▶ **Extracted entries**:
§

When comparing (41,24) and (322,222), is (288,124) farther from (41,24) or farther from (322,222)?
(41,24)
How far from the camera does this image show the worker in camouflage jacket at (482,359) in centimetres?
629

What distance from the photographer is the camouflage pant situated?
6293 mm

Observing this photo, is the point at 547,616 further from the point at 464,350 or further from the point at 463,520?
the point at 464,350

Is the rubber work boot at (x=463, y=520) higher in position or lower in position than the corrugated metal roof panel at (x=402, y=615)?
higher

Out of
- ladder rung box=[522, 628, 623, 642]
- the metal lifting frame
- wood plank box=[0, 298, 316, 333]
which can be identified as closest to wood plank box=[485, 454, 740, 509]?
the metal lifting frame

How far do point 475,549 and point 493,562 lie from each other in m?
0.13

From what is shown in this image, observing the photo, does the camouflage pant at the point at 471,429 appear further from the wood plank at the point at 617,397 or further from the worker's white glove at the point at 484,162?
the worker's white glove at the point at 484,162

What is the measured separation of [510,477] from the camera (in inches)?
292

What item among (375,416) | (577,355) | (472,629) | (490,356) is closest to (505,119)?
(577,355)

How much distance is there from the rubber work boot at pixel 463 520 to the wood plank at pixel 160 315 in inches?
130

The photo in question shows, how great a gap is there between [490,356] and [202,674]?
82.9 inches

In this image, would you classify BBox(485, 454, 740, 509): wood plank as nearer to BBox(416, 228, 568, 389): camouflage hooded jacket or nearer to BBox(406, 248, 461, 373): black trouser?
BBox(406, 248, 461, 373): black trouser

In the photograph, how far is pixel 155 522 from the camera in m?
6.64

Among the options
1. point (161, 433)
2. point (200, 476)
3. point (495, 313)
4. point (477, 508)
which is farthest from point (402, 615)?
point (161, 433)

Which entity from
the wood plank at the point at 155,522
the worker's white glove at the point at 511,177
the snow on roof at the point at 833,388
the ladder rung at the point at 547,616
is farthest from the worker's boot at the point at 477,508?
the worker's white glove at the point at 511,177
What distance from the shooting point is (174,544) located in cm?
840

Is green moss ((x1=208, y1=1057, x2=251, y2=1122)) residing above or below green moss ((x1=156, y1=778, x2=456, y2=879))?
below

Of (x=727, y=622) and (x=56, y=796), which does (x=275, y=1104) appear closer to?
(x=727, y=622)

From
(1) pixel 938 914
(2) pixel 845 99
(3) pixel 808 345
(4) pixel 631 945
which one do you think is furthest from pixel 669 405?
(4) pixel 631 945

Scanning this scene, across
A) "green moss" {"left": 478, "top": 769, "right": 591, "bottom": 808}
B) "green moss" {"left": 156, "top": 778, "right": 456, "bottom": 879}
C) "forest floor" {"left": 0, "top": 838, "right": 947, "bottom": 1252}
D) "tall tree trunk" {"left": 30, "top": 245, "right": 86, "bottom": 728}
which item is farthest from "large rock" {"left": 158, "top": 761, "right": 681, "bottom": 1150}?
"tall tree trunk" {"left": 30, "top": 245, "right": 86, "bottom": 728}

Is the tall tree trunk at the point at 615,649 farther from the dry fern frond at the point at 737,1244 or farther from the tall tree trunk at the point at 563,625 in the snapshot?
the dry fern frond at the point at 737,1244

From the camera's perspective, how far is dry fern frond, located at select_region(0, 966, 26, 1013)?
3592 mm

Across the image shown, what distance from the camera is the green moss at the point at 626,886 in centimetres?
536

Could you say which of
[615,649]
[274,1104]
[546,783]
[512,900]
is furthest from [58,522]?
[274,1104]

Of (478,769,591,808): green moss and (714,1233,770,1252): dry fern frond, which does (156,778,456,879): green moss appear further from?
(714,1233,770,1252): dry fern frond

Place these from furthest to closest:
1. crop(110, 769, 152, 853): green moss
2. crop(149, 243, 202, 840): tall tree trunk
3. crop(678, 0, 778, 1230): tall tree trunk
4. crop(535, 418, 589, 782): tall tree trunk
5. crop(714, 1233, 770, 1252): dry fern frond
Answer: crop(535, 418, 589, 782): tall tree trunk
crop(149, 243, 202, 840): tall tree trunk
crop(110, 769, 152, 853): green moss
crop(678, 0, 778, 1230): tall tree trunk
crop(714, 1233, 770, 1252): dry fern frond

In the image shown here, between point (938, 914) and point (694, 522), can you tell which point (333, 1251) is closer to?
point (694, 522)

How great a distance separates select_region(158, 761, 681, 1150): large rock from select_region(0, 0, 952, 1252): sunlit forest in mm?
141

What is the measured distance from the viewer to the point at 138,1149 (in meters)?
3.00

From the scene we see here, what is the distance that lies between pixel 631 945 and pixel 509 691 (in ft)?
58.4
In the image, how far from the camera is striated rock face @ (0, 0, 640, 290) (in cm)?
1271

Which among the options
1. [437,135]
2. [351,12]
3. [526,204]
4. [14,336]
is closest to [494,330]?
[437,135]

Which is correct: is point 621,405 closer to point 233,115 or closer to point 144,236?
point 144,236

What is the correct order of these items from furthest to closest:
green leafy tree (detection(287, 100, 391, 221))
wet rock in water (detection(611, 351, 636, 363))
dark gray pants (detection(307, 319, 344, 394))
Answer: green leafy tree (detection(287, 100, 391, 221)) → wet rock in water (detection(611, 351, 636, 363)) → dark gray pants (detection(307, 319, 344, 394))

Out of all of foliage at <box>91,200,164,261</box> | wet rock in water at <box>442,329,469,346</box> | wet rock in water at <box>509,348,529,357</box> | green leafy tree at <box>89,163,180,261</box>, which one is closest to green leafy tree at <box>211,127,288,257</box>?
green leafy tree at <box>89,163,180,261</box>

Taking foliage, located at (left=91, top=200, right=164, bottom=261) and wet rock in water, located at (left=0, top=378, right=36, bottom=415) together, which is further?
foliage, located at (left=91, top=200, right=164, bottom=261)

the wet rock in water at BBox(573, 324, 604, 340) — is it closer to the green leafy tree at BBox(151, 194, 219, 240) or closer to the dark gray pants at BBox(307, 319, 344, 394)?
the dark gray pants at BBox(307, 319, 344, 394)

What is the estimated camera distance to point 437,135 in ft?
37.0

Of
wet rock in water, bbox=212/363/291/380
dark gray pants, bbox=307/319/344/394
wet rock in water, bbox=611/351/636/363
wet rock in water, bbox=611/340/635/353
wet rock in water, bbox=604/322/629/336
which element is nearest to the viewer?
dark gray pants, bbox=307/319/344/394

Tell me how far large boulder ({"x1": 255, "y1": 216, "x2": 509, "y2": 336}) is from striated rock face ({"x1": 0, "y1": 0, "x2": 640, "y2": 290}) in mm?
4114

§

▶ **The request**:
Output exactly the lines from the one containing "Taking foliage, located" through the last line of the entries, both ends included.

▶ **Answer in full**:
Taking foliage, located at (left=91, top=200, right=164, bottom=261) and wet rock in water, located at (left=0, top=378, right=36, bottom=415) together, which is further?
foliage, located at (left=91, top=200, right=164, bottom=261)

the wet rock in water at BBox(573, 324, 604, 340) — is it closer to the green leafy tree at BBox(151, 194, 219, 240) or closer to the dark gray pants at BBox(307, 319, 344, 394)?
the dark gray pants at BBox(307, 319, 344, 394)

What is the estimated camera distance to point 437,135 in ft?
37.0

Of
wet rock in water, bbox=212/363/291/380
dark gray pants, bbox=307/319/344/394
wet rock in water, bbox=611/351/636/363
wet rock in water, bbox=611/340/635/353
wet rock in water, bbox=604/322/629/336
which element is nearest to the viewer?
dark gray pants, bbox=307/319/344/394

Tell me how far large boulder ({"x1": 255, "y1": 216, "x2": 509, "y2": 336}) is from striated rock face ({"x1": 0, "y1": 0, "x2": 640, "y2": 290}) in mm?
4114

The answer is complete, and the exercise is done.